## WRITTEN INSTRUCTION
Can you reproduce the records below with "tree trunk" changed to "trunk of the tree" and every other line left unaltered?

Start INFORMATION GIVEN

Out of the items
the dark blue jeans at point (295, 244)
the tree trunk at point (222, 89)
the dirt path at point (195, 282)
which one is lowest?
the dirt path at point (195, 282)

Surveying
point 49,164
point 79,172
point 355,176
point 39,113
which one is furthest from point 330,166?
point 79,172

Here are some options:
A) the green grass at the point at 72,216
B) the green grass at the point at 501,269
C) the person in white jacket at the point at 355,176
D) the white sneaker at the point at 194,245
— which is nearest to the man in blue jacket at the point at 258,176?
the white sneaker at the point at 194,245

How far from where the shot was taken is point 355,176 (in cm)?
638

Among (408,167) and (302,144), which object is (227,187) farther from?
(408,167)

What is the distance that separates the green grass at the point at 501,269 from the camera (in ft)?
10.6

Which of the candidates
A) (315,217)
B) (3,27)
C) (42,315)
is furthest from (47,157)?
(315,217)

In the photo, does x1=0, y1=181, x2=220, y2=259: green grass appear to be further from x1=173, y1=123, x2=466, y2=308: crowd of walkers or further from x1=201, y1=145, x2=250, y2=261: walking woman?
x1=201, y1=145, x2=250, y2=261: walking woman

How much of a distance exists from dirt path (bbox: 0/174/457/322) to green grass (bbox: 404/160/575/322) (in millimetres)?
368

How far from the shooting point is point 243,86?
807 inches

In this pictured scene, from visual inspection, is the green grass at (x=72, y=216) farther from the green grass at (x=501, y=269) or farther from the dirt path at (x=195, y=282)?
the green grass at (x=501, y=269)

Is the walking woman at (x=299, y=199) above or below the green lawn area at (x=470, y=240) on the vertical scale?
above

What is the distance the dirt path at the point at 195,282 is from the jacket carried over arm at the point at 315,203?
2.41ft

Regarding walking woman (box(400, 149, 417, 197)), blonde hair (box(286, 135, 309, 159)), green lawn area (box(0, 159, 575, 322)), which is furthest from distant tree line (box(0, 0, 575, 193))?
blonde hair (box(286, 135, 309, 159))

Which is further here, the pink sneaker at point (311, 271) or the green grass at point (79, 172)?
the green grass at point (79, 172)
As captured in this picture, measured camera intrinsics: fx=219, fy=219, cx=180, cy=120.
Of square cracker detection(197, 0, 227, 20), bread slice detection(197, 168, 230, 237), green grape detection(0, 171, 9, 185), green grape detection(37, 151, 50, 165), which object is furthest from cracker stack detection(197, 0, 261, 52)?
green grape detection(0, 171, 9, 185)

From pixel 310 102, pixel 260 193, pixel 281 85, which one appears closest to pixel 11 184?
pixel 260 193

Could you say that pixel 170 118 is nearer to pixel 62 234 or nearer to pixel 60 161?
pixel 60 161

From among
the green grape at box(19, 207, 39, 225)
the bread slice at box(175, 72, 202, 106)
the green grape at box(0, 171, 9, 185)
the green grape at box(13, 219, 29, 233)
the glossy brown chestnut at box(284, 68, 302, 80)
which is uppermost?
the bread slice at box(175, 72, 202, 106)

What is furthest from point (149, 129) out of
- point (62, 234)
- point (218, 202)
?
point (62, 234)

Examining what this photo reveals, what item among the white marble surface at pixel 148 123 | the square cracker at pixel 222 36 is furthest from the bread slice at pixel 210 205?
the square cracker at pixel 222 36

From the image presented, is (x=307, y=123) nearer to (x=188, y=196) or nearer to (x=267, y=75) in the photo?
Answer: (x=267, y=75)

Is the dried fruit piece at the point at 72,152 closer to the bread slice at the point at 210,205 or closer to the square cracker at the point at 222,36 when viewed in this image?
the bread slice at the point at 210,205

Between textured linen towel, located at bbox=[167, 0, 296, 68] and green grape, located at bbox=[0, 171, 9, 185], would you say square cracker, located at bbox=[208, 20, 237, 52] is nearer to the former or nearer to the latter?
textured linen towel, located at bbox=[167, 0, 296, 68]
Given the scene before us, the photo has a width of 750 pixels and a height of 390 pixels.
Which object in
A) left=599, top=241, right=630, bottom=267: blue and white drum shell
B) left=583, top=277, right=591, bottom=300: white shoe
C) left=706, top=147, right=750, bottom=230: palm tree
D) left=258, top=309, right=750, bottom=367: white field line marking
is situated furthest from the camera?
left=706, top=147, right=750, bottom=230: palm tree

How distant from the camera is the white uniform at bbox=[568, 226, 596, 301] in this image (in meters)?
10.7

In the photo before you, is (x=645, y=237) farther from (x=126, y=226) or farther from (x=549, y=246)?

End INFORMATION GIVEN

## EXERCISE RESULT
Out of the items
the dark blue jeans at point (295, 244)
the trunk of the tree at point (222, 89)
the dirt path at point (195, 282)
which one is lowest?
the dirt path at point (195, 282)

Surveying
point 49,164
point 79,172
point 355,176
point 39,113
which one is furthest from point 330,166?
point 79,172

Here are some options:
A) the green grass at the point at 72,216
B) the green grass at the point at 501,269
C) the person in white jacket at the point at 355,176
D) the white sneaker at the point at 194,245
— which is nearest to the man in blue jacket at the point at 258,176?
the white sneaker at the point at 194,245

How far from where the shot was taken is point 355,176 (in cm)?
638

Among (408,167) and (302,144), which object is (227,187) farther from?
(408,167)

What is the distance that separates the green grass at the point at 501,269 from the camera (in ft)?
10.6

Which of the candidates
A) (315,217)
B) (3,27)
C) (42,315)
is furthest from (47,157)?
(315,217)

In the photo, does x1=0, y1=181, x2=220, y2=259: green grass appear to be further from x1=173, y1=123, x2=466, y2=308: crowd of walkers or further from x1=201, y1=145, x2=250, y2=261: walking woman?
x1=201, y1=145, x2=250, y2=261: walking woman

How much of a distance exists from dirt path (bbox: 0/174/457/322) to green grass (bbox: 404/160/575/322) (in millimetres)?
368

How far from the shooting point is point 243,86?
807 inches

In this pictured scene, from visual inspection, is the green grass at (x=72, y=216) farther from the green grass at (x=501, y=269) or farther from the dirt path at (x=195, y=282)?
the green grass at (x=501, y=269)

Is the walking woman at (x=299, y=199) above or below the green lawn area at (x=470, y=240) on the vertical scale?
above

What is the distance the dirt path at the point at 195,282 is from the jacket carried over arm at the point at 315,203?
2.41ft

Regarding walking woman (box(400, 149, 417, 197)), blonde hair (box(286, 135, 309, 159)), green lawn area (box(0, 159, 575, 322)), which is furthest from distant tree line (box(0, 0, 575, 193))?
blonde hair (box(286, 135, 309, 159))

Which is further here, the pink sneaker at point (311, 271) or the green grass at point (79, 172)?
the green grass at point (79, 172)
As captured in this picture, measured camera intrinsics: fx=219, fy=219, cx=180, cy=120.
Of square cracker detection(197, 0, 227, 20), bread slice detection(197, 168, 230, 237), green grape detection(0, 171, 9, 185), green grape detection(37, 151, 50, 165), which object is furthest from cracker stack detection(197, 0, 261, 52)?
green grape detection(0, 171, 9, 185)

From pixel 310 102, pixel 260 193, pixel 281 85, which one appears closest to pixel 11 184?
pixel 260 193

Could you say that pixel 170 118 is nearer to pixel 62 234 or nearer to pixel 60 161?
pixel 60 161

From among
the green grape at box(19, 207, 39, 225)
the bread slice at box(175, 72, 202, 106)
the green grape at box(0, 171, 9, 185)
the green grape at box(13, 219, 29, 233)
the glossy brown chestnut at box(284, 68, 302, 80)
which is uppermost?
the bread slice at box(175, 72, 202, 106)

What is furthest from point (149, 129) out of
- point (62, 234)
- point (218, 202)
?
point (62, 234)

Examining what this photo reveals, what item among the white marble surface at pixel 148 123 | the square cracker at pixel 222 36 is furthest from the bread slice at pixel 210 205?
the square cracker at pixel 222 36

From the image presented, is (x=307, y=123) nearer to (x=188, y=196) or nearer to (x=267, y=75) in the photo?
Answer: (x=267, y=75)

Is the dried fruit piece at the point at 72,152 closer to the bread slice at the point at 210,205 or closer to the square cracker at the point at 222,36 when viewed in this image?
the bread slice at the point at 210,205

Between textured linen towel, located at bbox=[167, 0, 296, 68] and green grape, located at bbox=[0, 171, 9, 185], would you say square cracker, located at bbox=[208, 20, 237, 52] is nearer to the former or nearer to the latter?
textured linen towel, located at bbox=[167, 0, 296, 68]
Given the scene before us, the photo has a width of 750 pixels and a height of 390 pixels.
Which object in
A) left=599, top=241, right=630, bottom=267: blue and white drum shell
B) left=583, top=277, right=591, bottom=300: white shoe
C) left=706, top=147, right=750, bottom=230: palm tree
D) left=258, top=309, right=750, bottom=367: white field line marking
is situated furthest from the camera?
left=706, top=147, right=750, bottom=230: palm tree

How distant from the camera is the white uniform at bbox=[568, 226, 596, 301] in this image (in meters)?
10.7

In the photo before you, is (x=645, y=237) farther from (x=126, y=226) or farther from (x=549, y=246)?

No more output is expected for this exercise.